Nos últimos tempos, venho me sentindo levemente entorpecida, com a sensação de que tudo que vivo é sonho, um destes sonhos que não fazem sentido, mas que aceitamos durante o sono como algo bastante lógico e coerente. Talvez eu esteja assistindo filmes demais, essa é a primeira das hipóteses.
É certo que tudo tem seu fim e a noite de hoje não foi diferente. Neste último lançamento do Outras moradas, tirei fotos sorrindo, encontrei pessoas amigas, conheci pessoalmente outras pessoas amigas, me tornei amiga de pessoas que apenas conhecia. Tudo ao som de jazz, que preferi inventar ser bossa-nova: assim pude acreditar que a sensação vagamente familiar que me tomava nada mais era do que a identificação do momento com os eventos que acontecem nas novelas de Manoel Carlos. Talvez eu esteja assistindo novelas demais, eu sei. Essa também é uma das minhas hipóteses.
Que vivemos eternamente de fantasias, sempre tive certeza e jamais neguei as minhas. Mas eis que conto a cena mais surreal deste meu último sonho: onze escritores sentados ao mesmo tempo numa pizzaria. Duas mesas, papo agradável, clima descontraído. Eu, no meio deles, eu, que sempre evito conviver com grupos por medo de abusos coletivos de compreensão. É madrugada, sim, sei. Mas estou acordada e o que narro não surgiu durante o sono. É a minha realidade, esta que vem me causando muito mais estranheza do que os filmes do David Lynch.
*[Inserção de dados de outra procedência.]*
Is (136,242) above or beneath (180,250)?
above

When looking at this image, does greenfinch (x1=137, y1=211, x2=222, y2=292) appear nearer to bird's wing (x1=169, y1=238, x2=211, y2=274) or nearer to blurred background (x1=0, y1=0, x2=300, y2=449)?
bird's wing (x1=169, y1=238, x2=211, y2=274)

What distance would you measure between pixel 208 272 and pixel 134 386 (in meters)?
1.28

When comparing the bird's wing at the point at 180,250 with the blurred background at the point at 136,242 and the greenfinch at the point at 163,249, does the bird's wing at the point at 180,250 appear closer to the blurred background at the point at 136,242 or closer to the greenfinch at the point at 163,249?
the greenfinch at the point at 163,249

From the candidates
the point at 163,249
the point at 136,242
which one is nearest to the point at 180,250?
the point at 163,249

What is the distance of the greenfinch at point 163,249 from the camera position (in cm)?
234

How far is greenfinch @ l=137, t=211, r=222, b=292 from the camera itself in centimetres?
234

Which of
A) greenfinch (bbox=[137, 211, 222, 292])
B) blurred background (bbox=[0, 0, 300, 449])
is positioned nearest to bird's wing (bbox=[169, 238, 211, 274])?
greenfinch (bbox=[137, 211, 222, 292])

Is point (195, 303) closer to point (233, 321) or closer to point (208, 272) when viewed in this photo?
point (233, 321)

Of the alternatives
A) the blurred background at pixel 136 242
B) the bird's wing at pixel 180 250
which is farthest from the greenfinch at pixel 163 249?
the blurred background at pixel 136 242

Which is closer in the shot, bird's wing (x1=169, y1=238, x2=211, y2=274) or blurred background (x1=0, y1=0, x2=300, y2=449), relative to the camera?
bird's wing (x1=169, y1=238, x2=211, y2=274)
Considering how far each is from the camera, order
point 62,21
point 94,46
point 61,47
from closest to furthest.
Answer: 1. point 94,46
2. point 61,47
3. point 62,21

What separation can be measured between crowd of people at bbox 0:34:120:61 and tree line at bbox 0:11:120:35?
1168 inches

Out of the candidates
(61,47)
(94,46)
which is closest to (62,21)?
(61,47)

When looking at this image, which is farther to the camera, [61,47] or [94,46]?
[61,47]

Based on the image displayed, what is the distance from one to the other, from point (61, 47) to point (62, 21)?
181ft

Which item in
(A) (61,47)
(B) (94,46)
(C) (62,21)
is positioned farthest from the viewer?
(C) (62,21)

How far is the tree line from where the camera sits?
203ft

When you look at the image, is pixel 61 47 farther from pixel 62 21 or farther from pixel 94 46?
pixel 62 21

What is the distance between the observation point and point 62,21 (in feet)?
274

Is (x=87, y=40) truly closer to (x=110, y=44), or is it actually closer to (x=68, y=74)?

As pessoas que foram ao lançamento do Outras moradas não desconfiam que eu morro de medo de autografar os meus livros. Sempre acho que escreverei alguma coisa errada, que direi algo tolo, sem sentido. As pessoas que foram ao lançamento do Outras moradas nem desconfiam que temo não corresponder o tamanho de sua consideração. Sou bastante esquecida e sofro muito quando sou desatenciosa com aqueles que são bons comigo. As pessoas que foram ao lançamento do Outras moradas e me viriam com aquele vestido dourado, desconhecem a angústia que sinto durante as minhas festas: tento sempre prolongar os momentos que vivo, não gosto de aceitar o fim das coisas.
Algumas pessoas que conheço e dizem que gostam muito de mim não tem comigo a menor consideração. Outras, que mal convivo, nutrem por mim afeição. Meu irmão, outra dia, brigou comigo e disse: pobre de você que vive de migalhas de felicidade. É, talvez ele tenha razão. Porque permaneço aqui, nesta noite, com fome. Mas sempre embriagada de vida.